For twenty-one days work, a million and one hundered thousand SAR won’t do. That we had already agreed on the price and all the details is a misplaced thing to say. So is the following.
”The majority of the stories coming out of Yemen these days are about terror. This is a chance to show another side to your country.”
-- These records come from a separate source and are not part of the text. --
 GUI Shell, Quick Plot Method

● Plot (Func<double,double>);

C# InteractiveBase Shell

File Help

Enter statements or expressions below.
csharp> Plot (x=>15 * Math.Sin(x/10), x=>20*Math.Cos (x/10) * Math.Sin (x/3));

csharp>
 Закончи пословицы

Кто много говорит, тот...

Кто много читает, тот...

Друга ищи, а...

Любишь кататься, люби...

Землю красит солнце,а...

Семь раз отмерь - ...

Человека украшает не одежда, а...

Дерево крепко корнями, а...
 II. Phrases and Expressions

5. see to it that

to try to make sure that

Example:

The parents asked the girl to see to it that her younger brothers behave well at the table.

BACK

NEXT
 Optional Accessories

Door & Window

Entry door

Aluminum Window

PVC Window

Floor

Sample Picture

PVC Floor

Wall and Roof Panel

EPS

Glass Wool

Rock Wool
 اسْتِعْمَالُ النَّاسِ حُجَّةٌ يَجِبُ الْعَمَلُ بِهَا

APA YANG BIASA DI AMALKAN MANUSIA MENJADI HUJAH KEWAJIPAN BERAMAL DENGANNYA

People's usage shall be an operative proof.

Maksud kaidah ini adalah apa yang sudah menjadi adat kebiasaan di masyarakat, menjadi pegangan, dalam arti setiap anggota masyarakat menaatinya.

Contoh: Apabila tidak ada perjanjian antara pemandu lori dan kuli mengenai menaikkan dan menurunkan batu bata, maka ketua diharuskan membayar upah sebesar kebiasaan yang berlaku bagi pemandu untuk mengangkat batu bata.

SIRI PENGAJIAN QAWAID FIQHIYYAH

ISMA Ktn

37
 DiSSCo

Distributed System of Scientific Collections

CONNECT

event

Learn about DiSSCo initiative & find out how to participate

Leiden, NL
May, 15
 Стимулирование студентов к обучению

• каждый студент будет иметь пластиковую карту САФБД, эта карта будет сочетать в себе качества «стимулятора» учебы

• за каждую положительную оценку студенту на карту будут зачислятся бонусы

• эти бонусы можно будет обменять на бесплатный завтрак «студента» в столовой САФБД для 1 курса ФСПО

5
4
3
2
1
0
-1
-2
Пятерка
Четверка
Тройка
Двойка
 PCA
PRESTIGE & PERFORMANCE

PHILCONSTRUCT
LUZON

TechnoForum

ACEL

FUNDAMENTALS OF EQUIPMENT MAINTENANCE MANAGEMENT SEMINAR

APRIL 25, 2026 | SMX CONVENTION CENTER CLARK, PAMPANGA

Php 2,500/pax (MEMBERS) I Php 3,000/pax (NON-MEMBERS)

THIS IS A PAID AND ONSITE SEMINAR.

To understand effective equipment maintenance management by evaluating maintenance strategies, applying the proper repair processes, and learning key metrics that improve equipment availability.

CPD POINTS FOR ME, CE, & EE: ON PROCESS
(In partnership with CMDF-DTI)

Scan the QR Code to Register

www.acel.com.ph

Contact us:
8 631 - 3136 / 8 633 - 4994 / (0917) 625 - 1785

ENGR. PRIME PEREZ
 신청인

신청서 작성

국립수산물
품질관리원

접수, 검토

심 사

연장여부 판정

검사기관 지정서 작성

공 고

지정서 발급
The bedouins walked in Yemen long before here was a nation, or an idea of Yemen, before Islam and thousands and thousands of years before that. Aboud might feel he has nothing to prove to others. With a cultural heritage so rich there is no need to show off. He knows he can get up and walk out without that anything changes for him.When Aboud has left the room I realize it is almost empty. For days people have gathered around our table and had opinions on the plans and negotiations. They’ve engaged in every detail. Now Mikael and I are left in the restaurant. A few men pass by. I am dissapointed. And very tired from many days of hard work with little sleep. It is late, hot and humid. Of course we are sick on top of it. If Aboud would write a piece about what has just happened he’d maybe make the reader understand that the joke is on the foreigners. They thought they could fly in and settle a deal in a week. Aboud would explain that it takes generations to build up a trust. Europeans think they can buy it with dollars. So, it takes an Aboud to put them in place. And I think he’d finish off with that the misconceptions foreigners have about Yemen make them stupid, and that is their problem not his.
I don’t care who’s right and wrong. I will perhaps never understand Aboud ”qaleel!!”. But I’ll remember the first guy I know to have said no to a three week walk for thousands of dollars. He is a beduin in Yemen.